Predicting that the many coin-flip races are settled in a manner that allows the GOP to hold the Senate seats they need to hold, take most of the open seats and beat a handful of incumbent Democrats to claim a Senate majority requires more than a seasoned political gut or a series of statistical models. Those races could be affected by factors such as early voting, voting by mail and a host of voter restrictions that can change the composition of the electorate. Add to these the widespread expectation of a very low voter turnout, and many races become very hard to prophesy.
Many races may not be settled once Tuesday’s votes are counted. Two states in particular could keep America in suspense. In Louisiana a “jungle primary” allows a large number of candidates to challenge the Democratic incumbent, Sen. Mary Landrieu, and if no one garners a simple majority, the top two finishers — likely Landrieu and a Republican — will face off in December.
Georgia, which also requires the winner to top 50 percent, threatens to be the other cliffhanger.
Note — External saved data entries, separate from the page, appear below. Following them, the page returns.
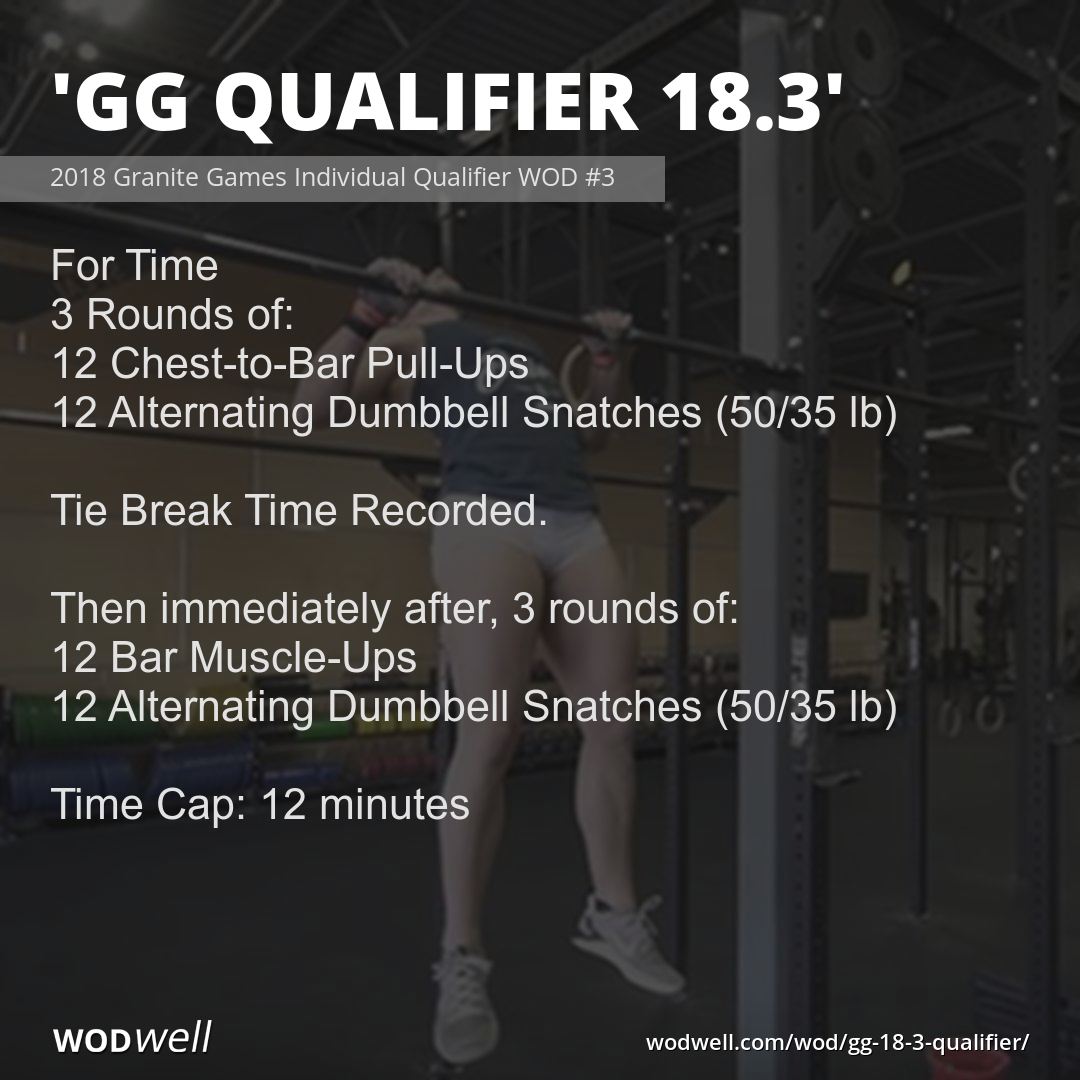 'GG QUALIFIER 18.3'

2018 Granite Games Individual Qualifier WOD #3

For Time
3 Rounds of:
12 Chest-to-Bar Pull-Ups
12 Alternating Dumbbell Snatches (50/35 lb)

Tie Break Time Recorded.

Then immediately after, 3 rounds of:
12 Bar Muscle-Ups
12 Alternating Dumbbell Snatches (50/35 lb)

Time Cap: 12 minutes

WODwell

wodwell.com/wod/gg-18-3-qualifier/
If Libertarian candidate Amanda Swafford captures enough votes, she could force Democrat Michelle Nunn and Republican David Perdue into a runoff. That would be held on Jan. 6, 2015, three days after the next session of Congress is set to begin.
Election watchers should get a picture of the national tide a little earlier than January, however. In Kentucky — where incumbent Republican Mitch McConnell, slated to be the Senate’s majority leader should his party gain six seats, is facing a strong challenge from Democrat Alison Lundergan Grimes — polls close at 6 p.m. Eastern time for the eastern part of the state and 6 p.m. Central time for the western half. Most expect McConnell to survive, if narrowly, but if his seat flips, Tuesday night could be full of surprises.
Next up are poll closings in New Hampshire (7 p.m. ET) and North Carolina (7:30 p.m. ET), where incumbent Democratic Sens. Jeanne Shaheen and Kay Hagan, respectively, must hold off GOP challengers. If both fall, expect to start hearing a lot about that previously mentioned wave.
Other key races to watch as the night wears on include Iowa, Colorado and Alaska. Then there is the wild West wild card in Kansas, where three-term incumbent Republican Sen. Pat Roberts is facing independent Greg Orman. Orman is thought to favor caucusing with the Democrats, but if the Senate is split, expect both parties to bid for his allegiance.
Besides the high-profile races for the U.S. Senate, there are hotly contested races and ballot measures across the country, and for all the national attention focused on control of the Senate, if recent past is prologue, the real news — the kind that has the power to change people’s lives — will be made at the state and local levels.
For those governors, mayors, state legislators and city officials — and for all the people they want to represent, whether they wind up voting or not — the elections will have consequences, for Tuesday and for years to come.